Welcome to the latest installment of KSK’s newest series, Better Know a Draft Pick. We’ll lead up to April’s draft by giving you all the pertinent info you’ll need on the league’s newest disappointments-to-be.

Name: Adam Gaines Gaines Adams
Height: Tall
Body Type: Longer than the SG’s diary
Speed: Good enough
Urine Sample: Shwaggy
Stool Sample: Soft and lacking bulk
Criticisms: Soft and lacking bulk
Mainstream Comparison: Jevon Kearse
KSK Comparison: Simeon Rice – the douchebaggery
Who’s Interested: The camera guy in the green room
Who Will Take Him: The Vikings. He’s the one piece that could make all the difference between a two-win season and a three-win season.

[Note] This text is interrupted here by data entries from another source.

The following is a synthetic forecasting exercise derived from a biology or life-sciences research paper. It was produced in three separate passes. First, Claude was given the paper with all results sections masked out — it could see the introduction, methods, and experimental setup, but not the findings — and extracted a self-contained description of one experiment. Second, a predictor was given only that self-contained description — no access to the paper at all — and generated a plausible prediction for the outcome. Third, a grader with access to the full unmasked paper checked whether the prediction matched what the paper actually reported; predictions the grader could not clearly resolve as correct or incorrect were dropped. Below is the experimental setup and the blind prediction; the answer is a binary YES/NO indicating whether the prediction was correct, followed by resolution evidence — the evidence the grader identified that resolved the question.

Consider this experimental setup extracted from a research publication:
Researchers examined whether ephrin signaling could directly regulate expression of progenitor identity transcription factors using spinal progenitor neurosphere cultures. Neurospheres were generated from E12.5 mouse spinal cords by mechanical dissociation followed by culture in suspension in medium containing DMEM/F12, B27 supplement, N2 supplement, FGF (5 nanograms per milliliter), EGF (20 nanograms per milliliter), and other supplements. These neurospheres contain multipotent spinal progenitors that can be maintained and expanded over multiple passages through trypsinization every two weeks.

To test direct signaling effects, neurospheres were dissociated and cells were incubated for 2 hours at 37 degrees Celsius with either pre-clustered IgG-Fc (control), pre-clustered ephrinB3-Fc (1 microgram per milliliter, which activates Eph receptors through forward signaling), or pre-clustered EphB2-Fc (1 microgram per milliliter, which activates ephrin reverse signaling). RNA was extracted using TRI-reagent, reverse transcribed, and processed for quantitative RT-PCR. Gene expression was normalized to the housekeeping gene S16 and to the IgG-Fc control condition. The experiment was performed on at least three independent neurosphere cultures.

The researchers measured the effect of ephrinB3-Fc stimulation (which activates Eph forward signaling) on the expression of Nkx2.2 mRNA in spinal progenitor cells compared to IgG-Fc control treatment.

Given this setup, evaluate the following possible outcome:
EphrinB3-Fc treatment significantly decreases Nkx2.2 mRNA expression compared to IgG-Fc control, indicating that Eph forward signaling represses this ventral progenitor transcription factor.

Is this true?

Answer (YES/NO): NO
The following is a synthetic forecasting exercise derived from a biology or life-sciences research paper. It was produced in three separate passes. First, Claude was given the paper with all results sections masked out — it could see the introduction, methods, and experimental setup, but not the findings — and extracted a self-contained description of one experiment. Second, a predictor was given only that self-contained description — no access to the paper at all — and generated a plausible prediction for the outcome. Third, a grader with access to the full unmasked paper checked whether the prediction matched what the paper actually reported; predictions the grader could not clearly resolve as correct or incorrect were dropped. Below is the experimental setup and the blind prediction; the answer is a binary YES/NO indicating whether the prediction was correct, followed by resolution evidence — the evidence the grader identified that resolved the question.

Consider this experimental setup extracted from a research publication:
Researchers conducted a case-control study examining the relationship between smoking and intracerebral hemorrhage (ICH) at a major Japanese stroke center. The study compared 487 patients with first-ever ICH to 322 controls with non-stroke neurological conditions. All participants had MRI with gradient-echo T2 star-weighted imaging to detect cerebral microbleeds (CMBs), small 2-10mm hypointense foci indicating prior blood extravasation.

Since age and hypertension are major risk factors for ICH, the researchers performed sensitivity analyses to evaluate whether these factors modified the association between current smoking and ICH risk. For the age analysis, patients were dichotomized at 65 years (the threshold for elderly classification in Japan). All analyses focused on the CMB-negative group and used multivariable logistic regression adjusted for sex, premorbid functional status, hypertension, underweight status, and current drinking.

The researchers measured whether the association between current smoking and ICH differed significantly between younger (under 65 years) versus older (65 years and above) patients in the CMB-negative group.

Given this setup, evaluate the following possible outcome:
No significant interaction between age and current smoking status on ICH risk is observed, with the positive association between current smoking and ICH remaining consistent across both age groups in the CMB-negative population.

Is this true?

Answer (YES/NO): NO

Honors: People have been riding his jock for quite some time. His CSTV bio tells us that Gaines was named “…first-team preseason All-American according to Playboy, Lindy’s, and Phil Steele.” Now this is just a guess but I’d say that’s a nudie magazine, a strip club, and an aging porn star. Not too shabby.
Story ESPN Will Shove Down Your Throat: He admitted to smoking marijuana so now we get to hear all of their fucking analysts talk about weed more than yours truly. Fuck steroids, binge drinking, and unprotected sex with skanky co-eds–these Kottonmouth Kings are a bunch of midnight tokers! (multi-generational musical fun!)
Ambitions: Doin’ coke, drinkin’ beers. Drinkin’ beers, beers beers. Rollin’ fatties, smokin’ blunts. Who smokes the blunts? We smoke the blunts.
Fav Hangout: In between a convenience store and a video store
Fav Food: Whatever’s special
Biggest Fear: Evil Bong
Immediate Impact: Automaic insertion into the league’s substance abuse program will not stop him from knocking the shit out of quarterbacks in his rookie year (Goodell: HGH isn’t a substance if I can’t see it!).
Down the Road:
Pray for him.


ima fuck this bitch ima fuck this bitch…I’LL FUCK ANYTHING THAT MOVES!
They had to jazz up RM. Watching people sit on the couch eating Doritos and watching reruns of “Small Wonder” does not a cinematic opus make.
Of course, that also describes my sex life.
If you watch that video without sound, you can’t tell if she’s screaming or laughing.
“Evil Bong”
I don’t know about everyone else, but that bong doesn’t look evil to me at all…until you get to the death part, I guess.
snoochie boochie
According to Wiki, “Jungle Love” is a song by Morris Day and The Time as well as The Steve Miller Band. This is starting to freak me out. Maybe I shouldnt have done my pre-work bong rip this morning. Or crushed up those mushrooms in my Froot Loops. Get off my fucking shoulder Toucan Sam.
Why I hate the Steve Miller Band
Well said. Four tries at a rhyme and four misses.
They should’ve followed the example of the Pin Pals bowling team and rhymed “Homer” with “homer.”
I’m praying someone at Phillies or another company has the balls to try and sign an endorsement deal with a player.
I want Warren Sapp and Adams’ faces on my next pack of Honey Palmas and Michael Irvin brand tiny mesh screens.
C’mon Flub, he’s got some good humming songs.
Some people call me a Space Cowboy
Some call me gangster of love
Some people call me Maurice…
fuck you i’m not gay. i hate men. I LOVE WOMEN.
Why I hate the Steve Miller Band:
Billy Mack is a detective down in Texas
You know he knows just exactly what the facts is
He ain’t gonna let those two escape justice
He makes his livin’ off of the peoples’ taxes
Thank you. I now get to enjoy The Joker on constant loop in my brain. Not really a terrible thing, but when one can really only remember a few verses, it’s problematic.
I really love your peaches wanna shake your treeee.
Who the fuck steals a monkey?
A Steve Miller AND a Clerks reference in the same post.
Very nice UM
you wouldn;t last a day on the creek.
my jungle love…o-e-o-e-o…
Is it wrong that I recognized that was a “Reefer Madness” clip just from the still-shot? I’m pretty sure that’s an NA warning sign. (“Does the Lord count as a person?”)
Too bad you couldn’t get the one of the manic-eyed dude playing the piano. Of course, Gaines would’ve just smashed the thing, so maybe this bit of brutality is the right fit after all.
Uh, let me get a nickel bag.
Fifteen bucks, little man, Put that shit in my hand. If that money doesn’t show, then you owe me, owe me, owe.
What the fuck? That movie clip is even more bizarre than The Legend of Old Greg.